One thing that's absolutely needed is a mechanic to increase army costs with civilization level. It was one thing for Rome to expand throughout Italy with an army made up of peasant smallholders, who were needed back on the farm by harvest time. It was another to maintain ~700,000 men in the field, permanently; equip them, provision them, pay them and, ultimately, provide for their pensions. That expense gutted Rome (in conjunction with some other things) and it should be reflected on the game's balance sheet. In one of these streams, I'm seeing the Romans field ~350,000 men on campaign in Gaul around 70BC, like it's nothing, while building a massive surplus (5,000+ gold in the bank). They controlled modern day Algeria, half of Gaul and the Italian boot, at the time (in the game). No fucking chance, mate.

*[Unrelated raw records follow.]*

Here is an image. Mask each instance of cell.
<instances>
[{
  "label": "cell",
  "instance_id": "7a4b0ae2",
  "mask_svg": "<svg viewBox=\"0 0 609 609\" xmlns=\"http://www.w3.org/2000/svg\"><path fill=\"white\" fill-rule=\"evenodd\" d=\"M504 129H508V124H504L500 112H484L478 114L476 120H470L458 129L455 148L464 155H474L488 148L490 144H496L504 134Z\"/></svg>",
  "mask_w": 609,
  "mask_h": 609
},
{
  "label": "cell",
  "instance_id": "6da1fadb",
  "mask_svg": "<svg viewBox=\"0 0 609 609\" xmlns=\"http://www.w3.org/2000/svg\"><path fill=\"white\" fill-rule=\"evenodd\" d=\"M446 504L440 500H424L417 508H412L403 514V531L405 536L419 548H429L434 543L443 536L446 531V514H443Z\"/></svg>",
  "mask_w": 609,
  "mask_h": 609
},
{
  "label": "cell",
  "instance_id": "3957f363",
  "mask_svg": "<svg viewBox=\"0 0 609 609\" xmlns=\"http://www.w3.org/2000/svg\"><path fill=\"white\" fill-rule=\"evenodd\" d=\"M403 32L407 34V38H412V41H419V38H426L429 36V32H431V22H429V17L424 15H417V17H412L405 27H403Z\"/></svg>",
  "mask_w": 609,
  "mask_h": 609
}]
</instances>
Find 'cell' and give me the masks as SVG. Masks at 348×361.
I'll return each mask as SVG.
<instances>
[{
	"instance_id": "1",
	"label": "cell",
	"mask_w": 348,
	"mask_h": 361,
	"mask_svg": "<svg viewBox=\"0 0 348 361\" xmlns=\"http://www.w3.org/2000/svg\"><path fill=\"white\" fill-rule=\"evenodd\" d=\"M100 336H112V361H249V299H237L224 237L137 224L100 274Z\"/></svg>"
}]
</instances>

As in, it's not the army numbers themselves that bother me (yes, the army was hundreds of thousands strong by early AD), but what those numbers entail, financially.
I'd introduce the following to make the game a bit more realistic:
1) Theatre level supply limits - the Romans could not maintain ~60 legions in one campaign theatre at any point during their history. Not even with all of the Med supplying them. I shouldn't be watching a battle between 200,000 Romans and 300,000 Pritanians in a single province, unless mass starvation and rampant disease followed. These numbers were not achievable on any single battlefield until, essentially, the early industrial period. Even when history records such numbers (for example, the Persian armies arrayed against the Greeks/Alexander), anything over 100,000 men can basically be disregarded as propaganda. For example, when the Romans fought the Belgae and recorded 290,000 Belgae in the army brought to bear against Caesar's forces, that number basically included ALL Belgae persons (women, children, elderly, infirm) and there were unlikely more than ~60,000 fighting men the Romans had to deal with.
2) Supply distance costs - The further an army has to fight from its supply depots, the more it should cost. Provisioning men in the field is no simple thing. Armies should cost more to maintain as larger numbers of wagons/horses/carts are required to keep them fed. Some of this should be offset by foraging, but this offset should be limited by regional fertility AND local unrest/economic devastation.
2b) Time-based attrition - The longer an army is out on campaign, the more attrition needs to play a role. Armies on campaign for YEARS need to be periodically hit with disease/desertion based attrition, with the only remedy being a sustained opportunity for rest and recuperation. Unit replenishment outside of home territories should be heavily restricted and extremely costly.
3) Solve the army chase - The good old Clausewitz engine battlefield victory followed by months/years of chasing a constantly replenishing enemy army around before its final destruction could be solved simply. If the army is decisively beaten in the field (say, >40% losses and total morale breakdown), it should have a high chance of losing its baggage train and suffering HUGE attrition within the next few months (before, essentially, melting away, if not in a friendly province for sustained R&R).
5) Army costs increase with civilization level - It should cost a lot more for Romans/Macedonians/Carthaginians to field 30,000 men than for the Nervii to do the same, for the reasons outlined further above. However, without any mitigating factors (terrain/circumstances/luck/leadership), a civilised army should put its less civilised counterparts to the sword fairly routinely. They just had too many institutional advantages (training, discipline, equipment, small unit leadership etc) to allow warrior societies to fight them on an even playing field. This would also create a sense of progression for the tribal cultures, wherein their reform toward civilisation would entail a change in fighting styles (and, consequently, costs).
None of this stuff requires a tactical engine, and all the mechanics could be implemented fairly straightforwardly, though maybe not at the modder level. One can hope.